CMPUT 275 - Tangible Computing
Morning Problem: Climb
Description
Carla is going on a bike tour in the mountains and she wants to prepare. She has collected
information about the elevation along the route measured at equidistant points. However,
she is a little worried about the climbs. She decides that it would be nice to have information
about how long the road is going to go up (or climb) before it either levels or starts to go
down. She would like to know this information for each given point along the road. Help
Carla by writing code, which, given the elevations at waypoints along the road, prints for
each waypoint for how many more waypoints the road will be going up.
Input
Each input will contain two lines. On the first line, there will be a single integer 1 ≤ n ≤ 1000,
the number of waypoints on the route. On the next line, there will be n space separated
integers specifying the elevations at successive waypoints. Each of these integers will fit in a
32-bit signed integer: they may be negative (i.e. a valley below sea level).
Output
For each waypoint, print the number of waypoints before the road levels or starts to go
down. For the last point, the output should be zero. The numbers in the output should be
separated by a single space (but there should be no trailing space in the output).
Sample Input 1
10
300 290 285 290 295 300 300 300 299 301
Sample Output 1
0 0 3 2 1 0 0 0 1 0
Explanation: For the first two waypoints, the road is going down. From the third waypoint
(at elevation 285), the road is going up until the 6’th waypoint (which is at elevation 300).

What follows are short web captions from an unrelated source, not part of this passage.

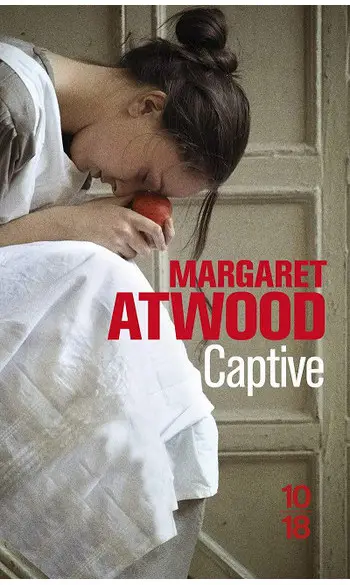 Captive ( Margaret Atwood )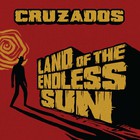 Cruzados - Land Of The Endless Sun (Deluxe Edition)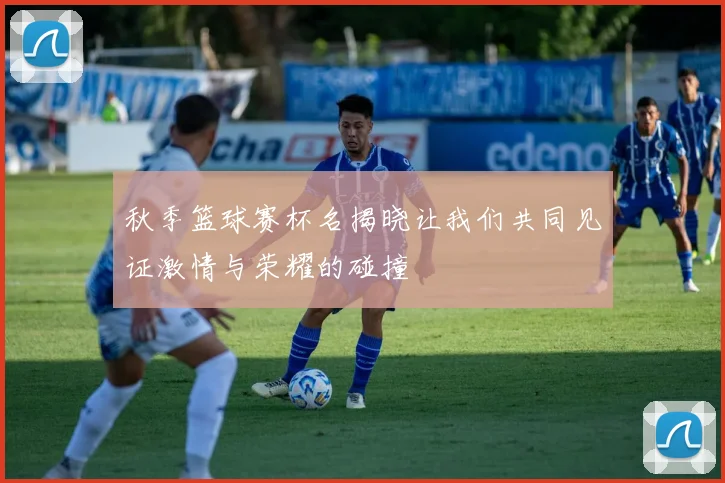 秋季篮球赛杯名揭晓让我们共同见证激情与荣耀的碰撞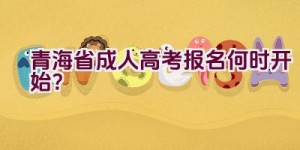 青海省成人高考报名何时开始？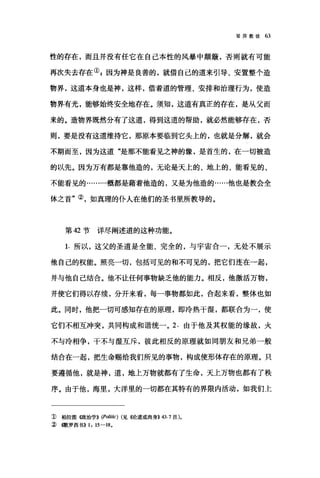 驳异教徒的
性的存在，而且并没有任它在自己本性的风暴中颠簸，否则就有可能
再次失去存在引因为神是良善的，就借自己的道来引导、安置整个造
物界，这道本身也是神，这样，借着道的管理、安排和治理行为，使造
物界有光，能够始终安全地存在。须知，这道有真正的存在，是从父而
来的。造物界既然分有了这道，得到这道的帮助，就必然能够存在，否
则，要是没有这道维持它，那原本要临到它头上的，也就是分解，就会
不期而至，因为这道"是那不能看见之神的像，是首生的，在一切被造
的以先。因为万有都是靠他造的，无论是天上的、地上的、能看见的、
不能看见的......-概都是藉着他造的，又是为他造的……他也是教会全
体之首"②，如真理的仆人在他们的圣书里所教导的。
第 42 节详尽阐述道的这种功能。
1. 所以，这父的圣道是全能、完全的，与宇宙合一，无处不展示
他自己的权能。照亮一切，包括可见的和不可见的，把它们连在一起，
并与他自己结合。他不让任何事物缺乏他的能力。相反，他激活万物，
并使它们得以存续，分开来看，每一事物都如此，合起来看，整体也如
此。同时，他把一切可感知存在的原理，即冷热干湿，都联合为一，使
它们不相互冲突，共同构成和谐统一。 2. 由于他及其权能的缘故，火
不与冷相争，干不与湿互斥，彼此相反的原理就如同朋友和兄弟一般
结合在一起，把生命赐给我们所见的事物，构成使形体存在的原理。只
要遵循他，就是神，道，地上万物就都有了生命，天上万物也都有了秩
序。由于他，海里，大洋里的一切都在其特有的界限内活动，如我们上
1)柏拉图(敏治学)) (Politic) (见({论道成肉身>>43.7 注)。
每撒罗西书)) 1: 15-18.
 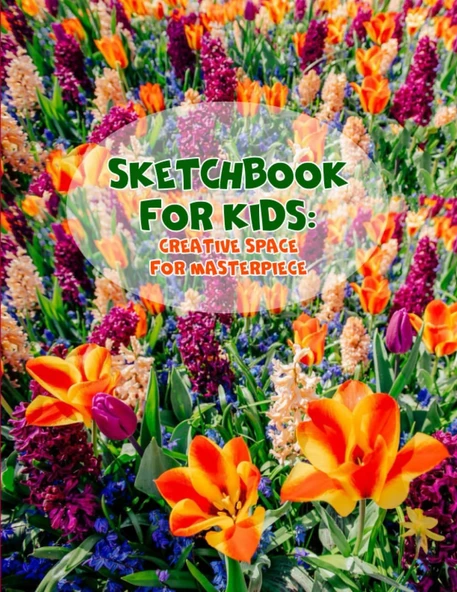Sketchbook For Kids: Creative Space For Masterpiece: A Large Notebook With Blank Paper For Drawing, Doodling, Painting Or Writing. ürün görseli 1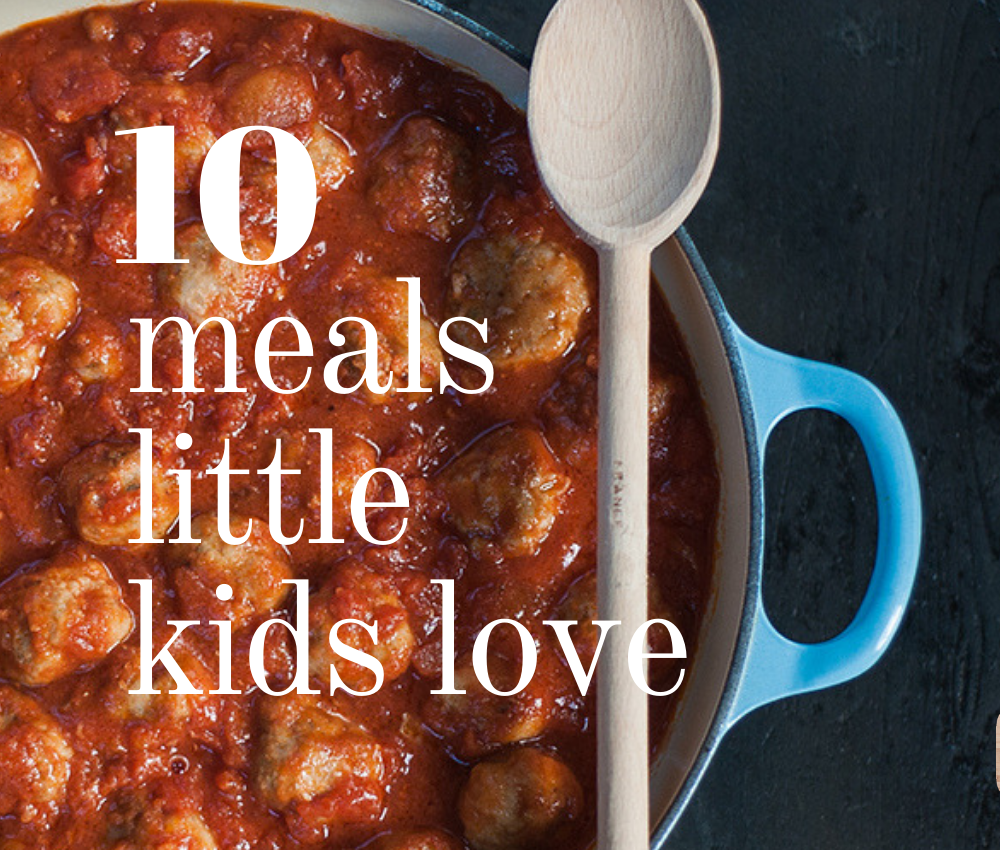 Meals little kids love
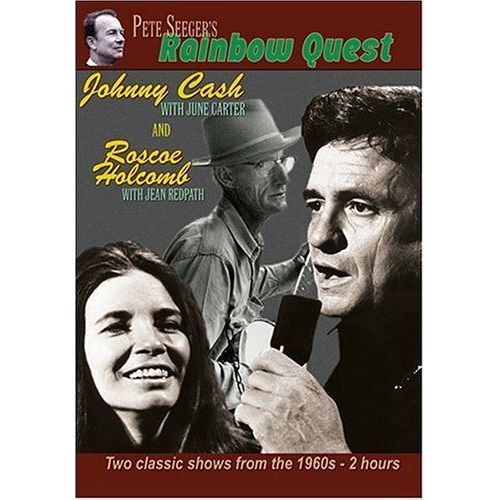 Pete Seeger's Rainbow Quest - Johnny Cash And Roscoe Holcombe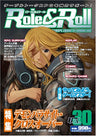 Role&Roll Vol.30 For Unplugged Gamers Japanese Tabletop Role Playing Magazine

Specifically, it takes 3 more waypoints before the climb stops. Then the road is level again,
goving down and just before the end there is one more climb of length one (301 is the final
elevation: no climbing from here, hence the output is zero).
Sample Input 2
4
1000 1020 1040 1001
Sample Output 2
2 1 0 0
Explanation: From 1000 to 1040, the elevation is increasing, so the output for the first
position is 2 and the second is 1. The next two are 0 because the path decreases until the
end.